La riunione di Santiago rappresenta il terzo passaggio ufficiale, dopo la Dichiarazione dei Principi del 2000 e il Piano di Azione di Seul, del novembre 2002. Negli intenti degli organizzatori dovrebbe dunque verificare l’efficacia delle decisioni sin qui prese, ma non solo. Si cercherà anche di mandare un messaggio forte alla comunità internazionale. Dopo l’inizio in sordina degli anni scorsi “vi è la possibilità concreta – scriveva sul Corriere, Emma Bonino, capo della delegazione italiana – che la gran parte dei Paesi partecipanti decidano di realizzare una effettiva “coalizione democratica”, in grado di agire di comune accordo su alcuni grandi temi della politica internazionale.”
In questo senso la presenza della Rice non può che costituire un pesante imprimatur alla credibilità del meeting. O al limite una garanzia che i media non si dilegueranno come nel 2002 quando Colin Powell decise di disertare Seul. “La settimana scorsa l’amministrazione Bush ha partecipato ad uno dei più grandi incontri sulla democrazia, ma non ve ne siete accorti”, ironizzava allora la Washington Post.
Poi c’è un’altra questione. “E’ noto come l’amministrazione Bush abbia posto al centro della sua politica estera la promozione della democrazia. La domanda è quanto sia reale quest’intenzione e se alla Casa Bianca si capisca veramente cosa vuol dire democrazia”, scriveva qualche settimana fa il Nobel “pentito” Stiglitz.
Andando a Santiago, Condi Rice sembra rispondere almeno alla prima domanda. E le critiche dei giorni scorsi a Venezuela ed Ecuador sembrano confermare che sulla dottrina Bush non si intende abbassare la guardia.

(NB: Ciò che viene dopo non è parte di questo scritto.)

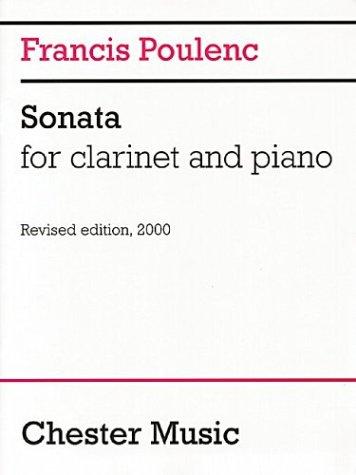 9780711983854: Francis Poulenc: Sonata for Clarinet and Piano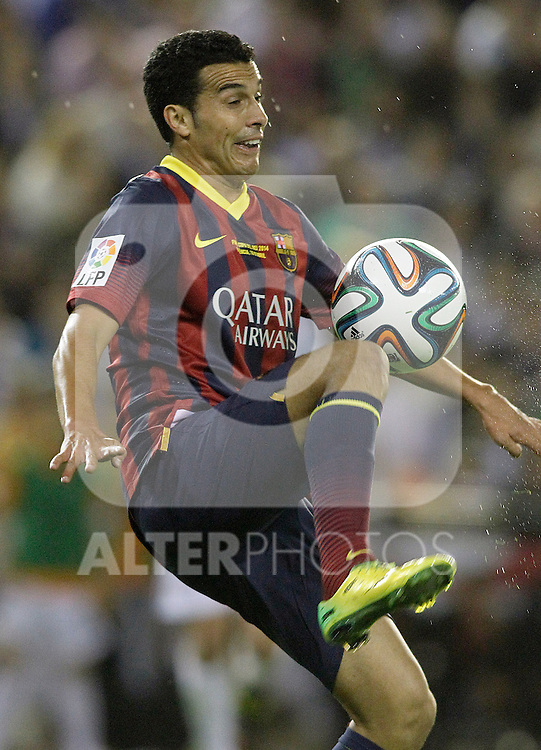 FC Barcelona's Pedro Rodriguez during spanish KIng's Cup Final match.April 16,2014. (ALTERPHOTOS/Acero)
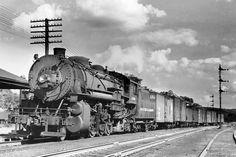 Richard Leonard's New York Central Collection -- Boston & Albany 1200 (NYC New York Central Railroad, Railroad History, Train Times, Train Engines, Steam Engine, Steam Locomotive, Model Trains, American History, Transportation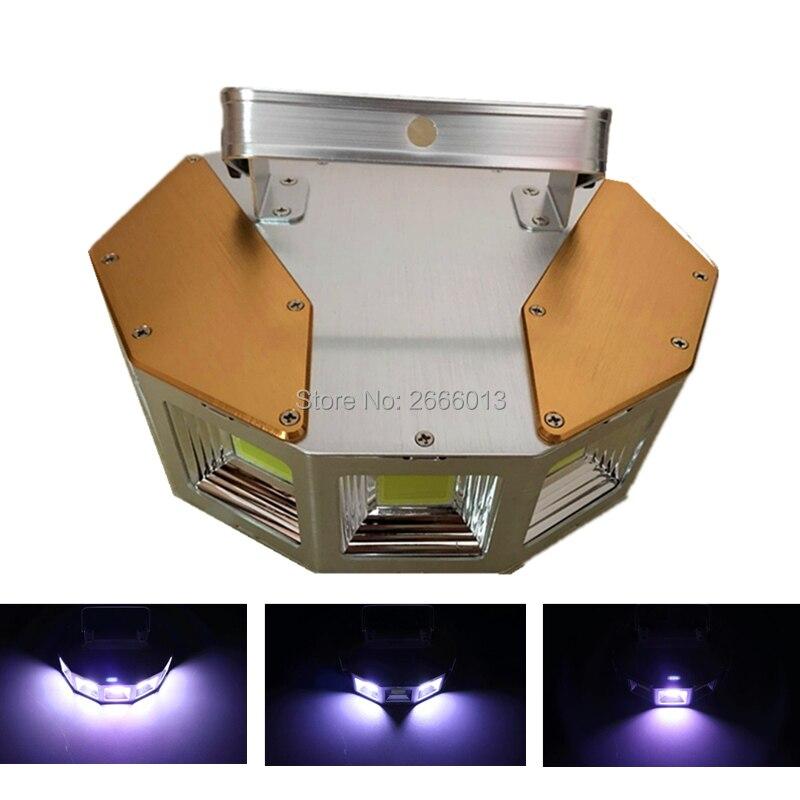 где купить LED DJ Strobe Light/ Multi-angle 150W Powerful LED Strong White Flash Lights DMX Sound Control Stroboscope For Disco DJ Bar Club дешево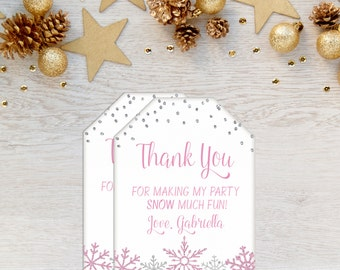 Snowflake Tags, Winter Birthday Favor Tags, Winter Wonderland, Favor Tags, Snowflakes, Onederland, Snow Much Fun, Printable, Frozen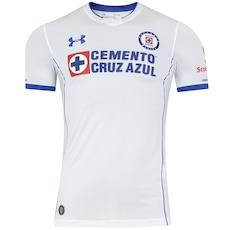 5cc88c07e6436 Camisa Cruz Azul II 17/18 Under Armour - Masculina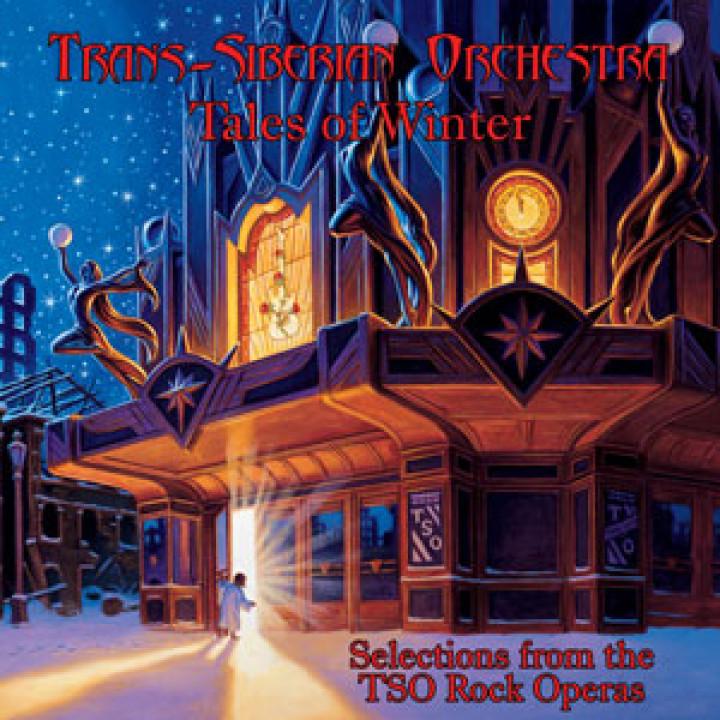 TSO Tales Of Winter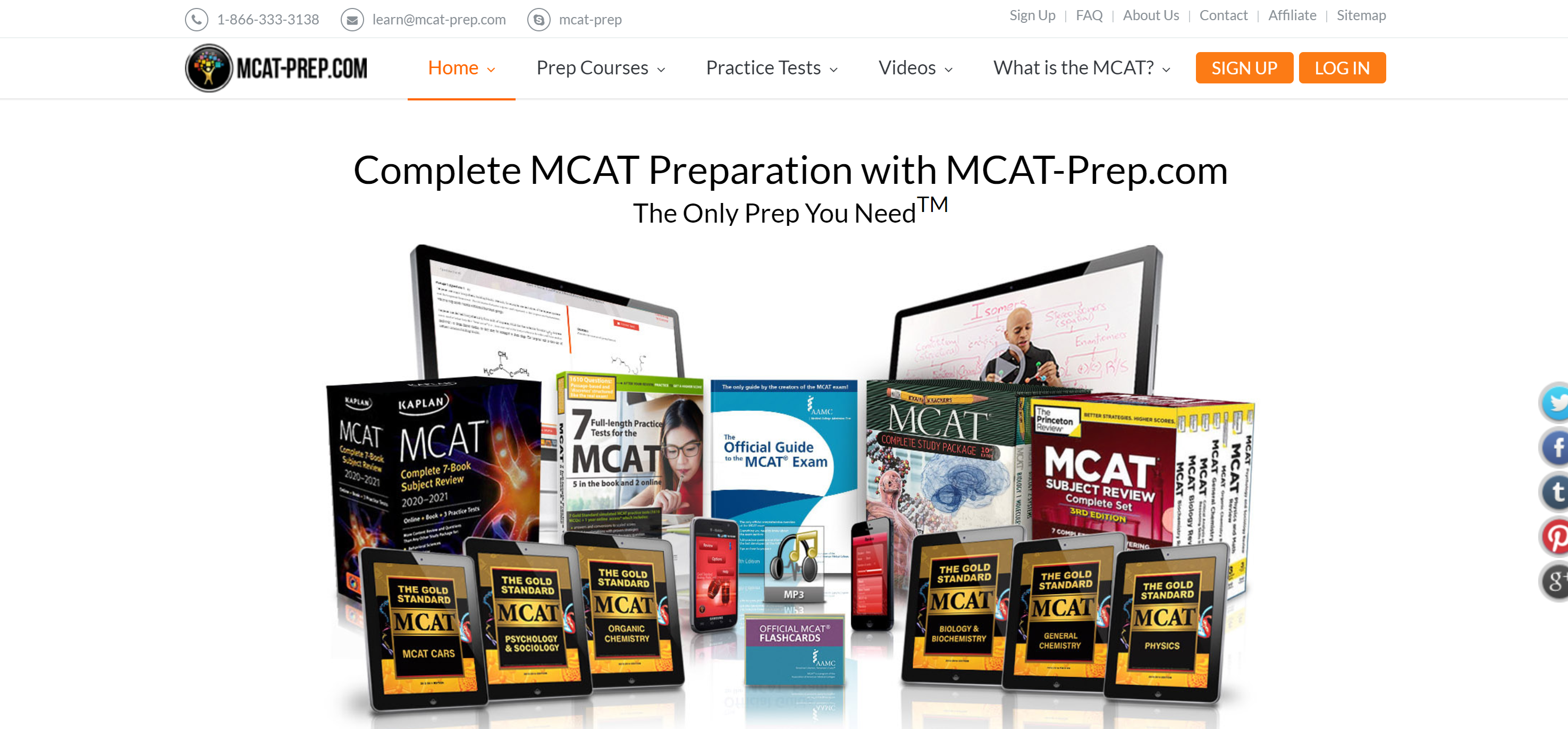 Best MCAT Certifications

Ma la riunione di Santiago riveste particolare importanza anche alla luce delle proposte di Kofi Annan per la riforma delle Nazioni Unite. La struttura attuale dell’Onu fa sì che le democrazie, predominanti in varie istituzioni regionali, risultino in minoranza in altre. Con l’effetto che coalizioni di paesi non democratici riescono a bloccare iniziative su temi come le libertà fondamentali. Una delle strategie adottate della Community of Democracies è quella di costituirsi in “caucus”, cioè in gruppi organizzati che rafforzino la presenza dei paesi democratici.
Ma “il Caucus per la Democrazia è ancora debole” ha dichiarato Jennifer Windsor, direttore di Freedom House, storicamente in prima linea con Democracy Coalition Project e Partito Radicale Transnazionale. L’obiettivo di Santiago dunque è di rafforzare tali gruppi.
Sempre in ambito Onu, c’è poi la riforma della Commissione per i Diritti Umani. Criticata in passato per l’inefficienza (si riunisce sei settimane l’anno) e per i criteri di selezione della presidenza (il Sudan in maggio 2004, o la Libia l’anno prima sono gli esempi più citati), si propone di sostituirla con un Consiglio dei Diritti Umani, “più snello e duraturo”.

Infine, come detto, la Comunità rappresenta sia paesi democratici che in transizione. Il problema è stabilire i criteri di democraticità, (al minimo) necessari per l’invito alle riunioni plenarie. Solo per quest’ultima di Santiago, c’è da registrare la delusione delle Ong che hanno partecipato al meeting preparatorio del marzo scorso e che criticano gli inviti rivolti a Bahrain, Fiji, Russia e Venezuela.